Jil Pullappally Unni, Kopka, Landau & Pinkus, Indianapolis, Indiana, Attorney for Appellant.

Patrick F. Mastrian, III, Sarah J. Graziano, Goodin & Kraege, Mark S. Alderfer, Hackman McClarnon Hulett & Cracraft, Indianapolis, Indiana, Attorneys for Appellee Janice Gohmann.

Dean J. Arnold, Nunn & Greene Law Office, Bloomington, Indiana, Attorney for Appellees Jeffrey and Shanice Dodson.

OPINION

KIRSCH, Judge.

Appellant-defendant Kenneth Cole appeals the trial court's grant of summary judgment in favor of appellee-codefendant Janice Gohmann. Specifically, Cole asserts that the entry of summary judgment for Gohmann should be reversed because a genuine issue of material fact remains as to whether she breached a duty of care to the plaintiffs-appellees, Jeffrey and Shanice Brazell-Dodson (collectively, the "Dodsons"),1 who were passengers in Cole's automobile. We agree and reverse.
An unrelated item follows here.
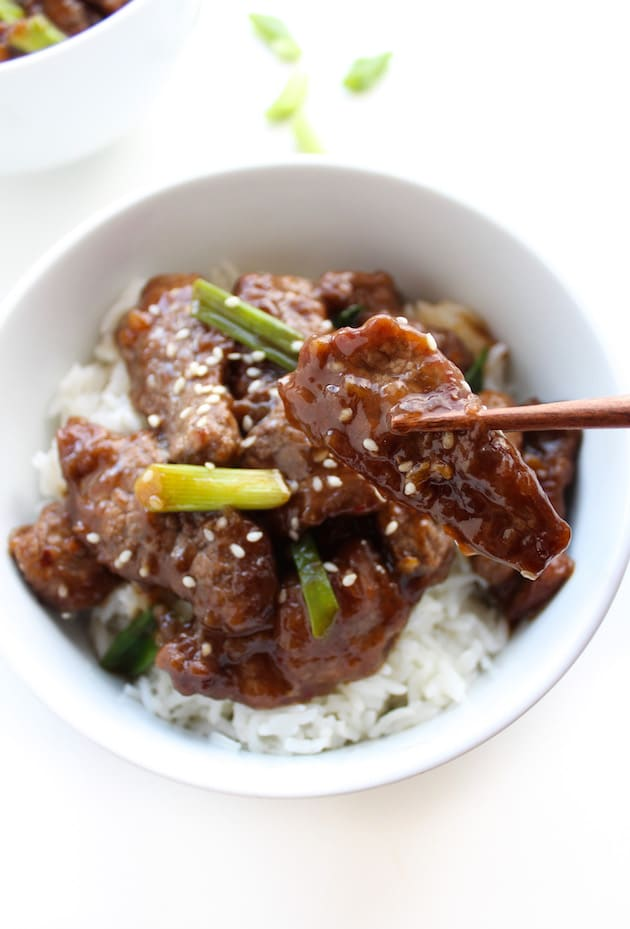 chop sticks holding up Paleo Mongolian Beef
FACTS AND PROCEDURAL HISTORY

The Dodsons filed a complaint against Cole seeking damages which arose out of a motor vehicle accident. The facts are not in dispute as to how the accident occurred. The Dodsons were traveling as passengers in a vehicle driven by Cole in Marion County. Cole was headed eastbound, it had been raining, and the streets were still wet. At one point, Cole's vehicle began to fishtail. Gohmann was traveling westbound and observed Cole's vehicle spin into her lane. Gohmann first observed Cole's vehicle when it was two to three car lengths away. Record at 48. Gohmann's automobile ultimately collided with Cole's vehicle. Gohmann testified that approximately four seconds had elapsed from the time that she saw Cole's vehicle begin to spin until the collision occurred. Record at 48-49.

Cole answered the complaint and defended on the grounds that the injuries may have been caused in whole or in part by Gohmann. The Dodsons amended their complaint to add Gohmann as a defendant in the cause of action. Gohmann then proceeded to file a cross-claim for damages against Cole.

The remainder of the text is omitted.